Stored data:
* * *

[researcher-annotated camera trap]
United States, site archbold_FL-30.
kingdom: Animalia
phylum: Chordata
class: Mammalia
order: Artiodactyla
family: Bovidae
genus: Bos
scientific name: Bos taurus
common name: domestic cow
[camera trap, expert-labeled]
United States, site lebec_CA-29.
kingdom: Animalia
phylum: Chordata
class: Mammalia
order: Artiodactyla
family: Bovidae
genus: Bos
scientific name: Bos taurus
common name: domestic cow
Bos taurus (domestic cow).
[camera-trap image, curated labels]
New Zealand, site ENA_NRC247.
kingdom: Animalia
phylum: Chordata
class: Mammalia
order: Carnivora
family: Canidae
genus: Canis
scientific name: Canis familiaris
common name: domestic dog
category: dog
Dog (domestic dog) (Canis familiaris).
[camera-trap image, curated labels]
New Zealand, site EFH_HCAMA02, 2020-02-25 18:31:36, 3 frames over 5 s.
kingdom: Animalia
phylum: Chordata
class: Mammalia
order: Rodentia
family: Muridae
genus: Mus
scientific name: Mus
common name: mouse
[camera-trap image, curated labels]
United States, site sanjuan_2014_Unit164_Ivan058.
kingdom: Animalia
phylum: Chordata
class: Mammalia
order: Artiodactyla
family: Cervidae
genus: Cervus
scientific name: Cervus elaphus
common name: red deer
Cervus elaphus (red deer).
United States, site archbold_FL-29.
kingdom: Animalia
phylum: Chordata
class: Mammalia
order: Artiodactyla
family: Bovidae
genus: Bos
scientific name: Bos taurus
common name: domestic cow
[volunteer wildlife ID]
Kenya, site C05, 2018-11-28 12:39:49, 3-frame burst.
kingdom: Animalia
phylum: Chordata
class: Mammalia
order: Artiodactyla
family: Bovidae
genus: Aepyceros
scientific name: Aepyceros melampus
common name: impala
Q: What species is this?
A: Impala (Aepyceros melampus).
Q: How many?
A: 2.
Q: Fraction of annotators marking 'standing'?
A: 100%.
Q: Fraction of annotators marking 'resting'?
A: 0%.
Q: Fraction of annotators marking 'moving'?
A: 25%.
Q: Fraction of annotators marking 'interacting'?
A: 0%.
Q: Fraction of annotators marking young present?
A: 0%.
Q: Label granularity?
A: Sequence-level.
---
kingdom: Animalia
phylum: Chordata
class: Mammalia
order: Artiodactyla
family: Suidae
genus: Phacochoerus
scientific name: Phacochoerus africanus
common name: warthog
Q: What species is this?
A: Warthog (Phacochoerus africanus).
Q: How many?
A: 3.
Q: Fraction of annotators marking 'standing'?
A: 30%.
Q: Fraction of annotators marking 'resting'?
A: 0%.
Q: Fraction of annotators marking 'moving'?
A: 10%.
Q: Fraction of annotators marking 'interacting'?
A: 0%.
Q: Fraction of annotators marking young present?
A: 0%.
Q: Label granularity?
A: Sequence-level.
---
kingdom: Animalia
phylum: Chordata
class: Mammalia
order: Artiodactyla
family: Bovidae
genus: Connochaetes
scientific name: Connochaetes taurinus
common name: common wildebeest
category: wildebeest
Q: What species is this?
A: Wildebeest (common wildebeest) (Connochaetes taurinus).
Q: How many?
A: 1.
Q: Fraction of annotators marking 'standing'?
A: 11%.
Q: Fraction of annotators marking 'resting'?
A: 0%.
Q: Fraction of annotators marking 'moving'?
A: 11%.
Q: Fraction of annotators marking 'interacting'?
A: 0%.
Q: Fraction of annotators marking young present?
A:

* * *

Task to complete: Restate the data above in full, word for word.

Exercise answer:
[researcher-annotated camera trap]
United States, site archbold_FL-30.
kingdom: Animalia
phylum: Chordata
class: Mammalia
order: Artiodactyla
family: Bovidae
genus: Bos
scientific name: Bos taurus
common name: domestic cow
[camera trap, expert-labeled]
United States, site lebec_CA-29.
kingdom: Animalia
phylum: Chordata
class: Mammalia
order: Artiodactyla
family: Bovidae
genus: Bos
scientific name: Bos taurus
common name: domestic cow
Bos taurus (domestic cow).
[camera-trap image, curated labels]
New Zealand, site ENA_NRC247.
kingdom: Animalia
phylum: Chordata
class: Mammalia
order: Carnivora
family: Canidae
genus: Canis
scientific name: Canis familiaris
common name: domestic dog
category: dog
Dog (domestic dog) (Canis familiaris).
[camera-trap image, curated labels]
New Zealand, site EFH_HCAMA02, 2020-02-25 18:31:36, 3 frames over 5 s.
kingdom: Animalia
phylum: Chordata
class: Mammalia
order: Rodentia
family: Muridae
genus: Mus
scientific name: Mus
common name: mouse
[camera-trap image, curated labels]
United States, site sanjuan_2014_Unit164_Ivan058.
kingdom: Animalia
phylum: Chordata
class: Mammalia
order: Artiodactyla
family: Cervidae
genus: Cervus
scientific name: Cervus elaphus
common name: red deer
Cervus elaphus (red deer).
United States, site archbold_FL-29.
kingdom: Animalia
phylum: Chordata
class: Mammalia
order: Artiodactyla
family: Bovidae
genus: Bos
scientific name: Bos taurus
common name: domestic cow
[volunteer wildlife ID]
Kenya, site C05, 2018-11-28 12:39:49, 3-frame burst.
kingdom: Animalia
phylum: Chordata
class: Mammalia
order: Artiodactyla
family: Bovidae
genus: Aepyceros
scientific name: Aepyceros melampus
common name: impala
Q: What species is this?
A: Impala (Aepyceros melampus).
Q: How many?
A: 2.
Q: Fraction of annotators marking 'standing'?
A: 100%.
Q: Fraction of annotators marking 'resting'?
A: 0%.
Q: Fraction of annotators marking 'moving'?
A: 25%.
Q: Fraction of annotators marking 'interacting'?
A: 0%.
Q: Fraction of annotators marking young present?
A: 0%.
Q: Label granularity?
A: Sequence-level.
---
kingdom: Animalia
phylum: Chordata
class: Mammalia
order: Artiodactyla
family: Suidae
genus: Phacochoerus
scientific name: Phacochoerus africanus
common name: warthog
Q: What species is this?
A: Warthog (Phacochoerus africanus).
Q: How many?
A: 3.
Q: Fraction of annotators marking 'standing'?
A: 30%.
Q: Fraction of annotators marking 'resting'?
A: 0%.
Q: Fraction of annotators marking 'moving'?
A: 10%.
Q: Fraction of annotators marking 'interacting'?
A: 0%.
Q: Fraction of annotators marking young present?
A: 0%.
Q: Label granularity?
A: Sequence-level.
---
kingdom: Animalia
phylum: Chordata
class: Mammalia
order: Artiodactyla
family: Bovidae
genus: Connochaetes
scientific name: Connochaetes taurinus
common name: common wildebeest
category: wildebeest
Q: What species is this?
A: Wildebeest (common wildebeest) (Connochaetes taurinus).
Q: How many?
A: 1.
Q: Fraction of annotators marking 'standing'?
A: 11%.
Q: Fraction of annotators marking 'resting'?
A: 0%.
Q: Fraction of annotators marking 'moving'?
A: 11%.
Q: Fraction of annotators marking 'interacting'?
A: 0%.
Q: Fraction of annotators marking young present?
A:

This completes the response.